Dear Dr. Roach: I am 87 and take 10 mg of melatonin every night to help me sleep. I have heard it is perfectly safe. Are there any side effects to melatonin? I know a lot of people who take it, including one child who takes 3 mg.

— B.D.

Dear B.D.: Melatonin is a hormone secreted in the pineal gland of the brain that affects sleep and circadian rhythms. At nighttime, melatonin blood levels are 10 times higher than in the day. Melatonin is used extensively as a sleep aid, as you can confirm.
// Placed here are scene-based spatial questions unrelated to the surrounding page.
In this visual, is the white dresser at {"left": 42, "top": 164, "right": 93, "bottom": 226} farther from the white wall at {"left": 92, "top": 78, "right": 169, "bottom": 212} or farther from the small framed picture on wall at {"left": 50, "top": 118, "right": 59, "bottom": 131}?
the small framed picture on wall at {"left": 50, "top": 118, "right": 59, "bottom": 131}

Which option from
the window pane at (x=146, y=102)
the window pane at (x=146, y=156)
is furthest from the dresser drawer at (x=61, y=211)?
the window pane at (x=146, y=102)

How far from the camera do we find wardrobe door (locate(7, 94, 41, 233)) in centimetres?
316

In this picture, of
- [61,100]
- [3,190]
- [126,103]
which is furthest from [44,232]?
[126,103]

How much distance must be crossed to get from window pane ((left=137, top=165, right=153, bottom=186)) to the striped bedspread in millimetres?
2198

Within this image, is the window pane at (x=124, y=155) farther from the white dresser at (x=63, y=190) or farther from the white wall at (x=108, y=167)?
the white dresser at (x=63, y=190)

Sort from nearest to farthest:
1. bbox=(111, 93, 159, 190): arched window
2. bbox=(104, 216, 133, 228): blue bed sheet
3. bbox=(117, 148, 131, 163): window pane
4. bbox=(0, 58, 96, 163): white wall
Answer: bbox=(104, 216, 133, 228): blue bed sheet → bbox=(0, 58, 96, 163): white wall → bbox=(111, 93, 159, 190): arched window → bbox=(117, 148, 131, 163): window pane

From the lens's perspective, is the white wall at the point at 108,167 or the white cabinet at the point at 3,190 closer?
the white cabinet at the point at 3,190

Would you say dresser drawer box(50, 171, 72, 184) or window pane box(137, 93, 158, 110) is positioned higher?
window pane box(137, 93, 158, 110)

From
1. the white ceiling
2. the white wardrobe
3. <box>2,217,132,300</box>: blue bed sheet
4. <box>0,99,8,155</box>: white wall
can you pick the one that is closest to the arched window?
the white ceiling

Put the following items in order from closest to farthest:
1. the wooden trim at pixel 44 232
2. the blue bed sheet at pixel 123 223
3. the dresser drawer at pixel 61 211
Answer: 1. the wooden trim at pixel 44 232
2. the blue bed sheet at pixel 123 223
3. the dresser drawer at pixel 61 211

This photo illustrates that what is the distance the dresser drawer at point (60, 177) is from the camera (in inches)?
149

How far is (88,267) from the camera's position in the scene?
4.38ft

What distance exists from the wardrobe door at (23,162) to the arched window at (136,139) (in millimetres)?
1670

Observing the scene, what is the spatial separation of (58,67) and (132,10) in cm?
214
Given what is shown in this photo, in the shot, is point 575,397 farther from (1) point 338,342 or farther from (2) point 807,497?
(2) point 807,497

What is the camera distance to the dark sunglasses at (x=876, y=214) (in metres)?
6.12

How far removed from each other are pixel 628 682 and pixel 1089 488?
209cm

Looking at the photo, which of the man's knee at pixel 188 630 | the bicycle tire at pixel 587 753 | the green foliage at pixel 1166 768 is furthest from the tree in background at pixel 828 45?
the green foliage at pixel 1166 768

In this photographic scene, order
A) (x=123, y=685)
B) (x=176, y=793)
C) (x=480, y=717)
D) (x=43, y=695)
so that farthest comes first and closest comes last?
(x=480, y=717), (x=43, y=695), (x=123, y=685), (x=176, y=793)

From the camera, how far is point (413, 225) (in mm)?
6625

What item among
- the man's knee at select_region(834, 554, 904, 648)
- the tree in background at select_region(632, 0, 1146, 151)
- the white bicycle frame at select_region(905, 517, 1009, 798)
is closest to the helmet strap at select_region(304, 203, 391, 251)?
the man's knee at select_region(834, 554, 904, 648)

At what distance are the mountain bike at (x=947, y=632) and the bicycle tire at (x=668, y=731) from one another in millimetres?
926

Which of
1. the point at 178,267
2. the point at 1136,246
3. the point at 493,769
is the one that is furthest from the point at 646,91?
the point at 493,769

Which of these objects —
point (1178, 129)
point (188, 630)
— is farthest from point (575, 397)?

There is no substance you can put in your body that is perfectly safe at all doses. To paraphrase a wise man, anyone who tells you differently is selling something. However, the risk of major side effects with even high doses of melatonin is low. The major adverse events reported were headache, fragmented sleep and seizures. Rare adverse events reported included confusion, psychosis, autoimmune hepatitis and rash.

Incidentally, the term “side effect” means an unintended effect that occurs from a drug when taken correctly. “Adverse event” refers to any undesired reaction that comes with taking a medication. Adverse events are more common at high doses. With very high doses of melatonin can come additional types of reactions, including poor memory and reduced physical exercise performance.

Ten mg is far more melatonin than I recommend starting with. For older people, I recommend 0.5 mg to 1 mg about an hour before bed. Higher doses are generally not more effective and have higher risk.